Advances in islet encapsulation technologies

Abstract

Type 1 diabetes is an autoimmune disorder in which the immune system attacks and destroys insulin-producing islet cells of the pancreas. Although islet transplantation has proved to be successful for some patients with type 1 diabetes, its widespread use is limited by islet donor shortage and the requirement for lifelong immunosuppression. An encapsulation strategy that can prevent the rejection of xenogeneic islets or of stem cell-derived allogeneic islets can potentially eliminate both of these barriers. Although encapsulation technology has met several challenges, the convergence of expertise in materials, nanotechnology, stem cell biology and immunology is allowing us to get closer to the goal of encapsulated islet cell therapy for humans.

Figure 1 ∣. Islet and β-cell transplantation systems.
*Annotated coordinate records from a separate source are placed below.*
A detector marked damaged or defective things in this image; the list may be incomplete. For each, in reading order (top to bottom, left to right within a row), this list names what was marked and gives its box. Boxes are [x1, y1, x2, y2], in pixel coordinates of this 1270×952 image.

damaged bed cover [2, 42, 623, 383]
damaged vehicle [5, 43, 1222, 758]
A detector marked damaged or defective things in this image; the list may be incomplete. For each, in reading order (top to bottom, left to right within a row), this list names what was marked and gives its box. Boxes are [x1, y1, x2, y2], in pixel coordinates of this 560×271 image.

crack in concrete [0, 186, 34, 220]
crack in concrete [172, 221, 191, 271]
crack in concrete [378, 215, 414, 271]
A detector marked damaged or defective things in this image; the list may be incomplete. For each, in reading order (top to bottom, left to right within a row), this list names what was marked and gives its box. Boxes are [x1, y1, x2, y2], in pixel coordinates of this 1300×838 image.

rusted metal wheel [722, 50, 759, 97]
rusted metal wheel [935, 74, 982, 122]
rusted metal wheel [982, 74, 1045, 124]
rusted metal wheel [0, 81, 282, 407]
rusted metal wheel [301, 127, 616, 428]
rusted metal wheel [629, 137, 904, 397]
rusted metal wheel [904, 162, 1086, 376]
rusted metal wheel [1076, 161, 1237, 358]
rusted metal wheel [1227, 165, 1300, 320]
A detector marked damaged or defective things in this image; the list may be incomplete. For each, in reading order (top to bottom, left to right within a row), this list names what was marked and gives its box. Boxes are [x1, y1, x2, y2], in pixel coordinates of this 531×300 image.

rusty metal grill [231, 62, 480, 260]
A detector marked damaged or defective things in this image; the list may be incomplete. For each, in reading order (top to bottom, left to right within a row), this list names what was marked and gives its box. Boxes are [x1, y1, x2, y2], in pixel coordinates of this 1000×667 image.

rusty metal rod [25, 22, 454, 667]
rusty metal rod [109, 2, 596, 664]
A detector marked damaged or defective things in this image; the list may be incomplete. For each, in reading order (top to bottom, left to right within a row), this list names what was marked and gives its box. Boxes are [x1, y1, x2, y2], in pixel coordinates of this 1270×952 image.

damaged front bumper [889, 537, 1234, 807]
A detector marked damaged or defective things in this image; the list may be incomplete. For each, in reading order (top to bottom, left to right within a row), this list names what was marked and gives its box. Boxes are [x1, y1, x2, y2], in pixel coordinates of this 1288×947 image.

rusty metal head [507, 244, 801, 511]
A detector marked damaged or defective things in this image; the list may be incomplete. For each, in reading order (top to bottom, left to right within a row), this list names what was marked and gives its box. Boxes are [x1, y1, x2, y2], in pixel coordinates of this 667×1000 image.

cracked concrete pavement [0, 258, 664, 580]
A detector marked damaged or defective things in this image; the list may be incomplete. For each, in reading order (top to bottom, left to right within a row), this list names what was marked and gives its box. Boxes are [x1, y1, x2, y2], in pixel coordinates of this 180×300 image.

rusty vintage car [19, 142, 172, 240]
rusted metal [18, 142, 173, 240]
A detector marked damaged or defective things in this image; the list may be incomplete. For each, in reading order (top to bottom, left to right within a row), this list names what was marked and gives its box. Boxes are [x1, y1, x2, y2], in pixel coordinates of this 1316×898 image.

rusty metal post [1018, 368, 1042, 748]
a ∣ Schematic of the ViaCyte device, which is a rechargeable encapsulating system about half the size of a business card in which the membrane functions to contain the cells and to limit the access of immune cells, but allows the transport of nutrients from the exterior of the device and hormones from the encapsulated cells. Patients would be implanted with 4–6 units. b ∣ Image and schematic of the Beta-O₂ device demonstrating the ports for recharging oxygen and the encapsulation device. The schematic illustrates the central module that can be charged with oxygen to diffuse outwards to the islets contained within a membrane. The device is approximately 2.5 inches in diameter. The membrane allows for nutrient and hormone transport but is impregnated with alginate to restrict cell infiltration. c ∣ Islet microencapsulation with alginate hydrogels. This image shows genetically engineered pig islets entrapped within alginate hydrogels. d ∣ Host response to the transplantation of encapsulated islets. Transplantation of the capsules leads to a host response that will depend on multiple factors (for example, cells, materials, transplant site and so on). Shortly after transplantation into tissues (left-hand side), the host response to transplantation and the material can consist of an inflammatory response (pink region) with nearby blood vessels. Over time, the inflammatory response would ideally resolve without fibrosis and would allow for vascular growth adjacent to the capsule for nutrient and hormone exchange. However, shed antigens released from the islet may contribute to immune cell recruitment and activation. PTFE, polytetrafluoroethylene.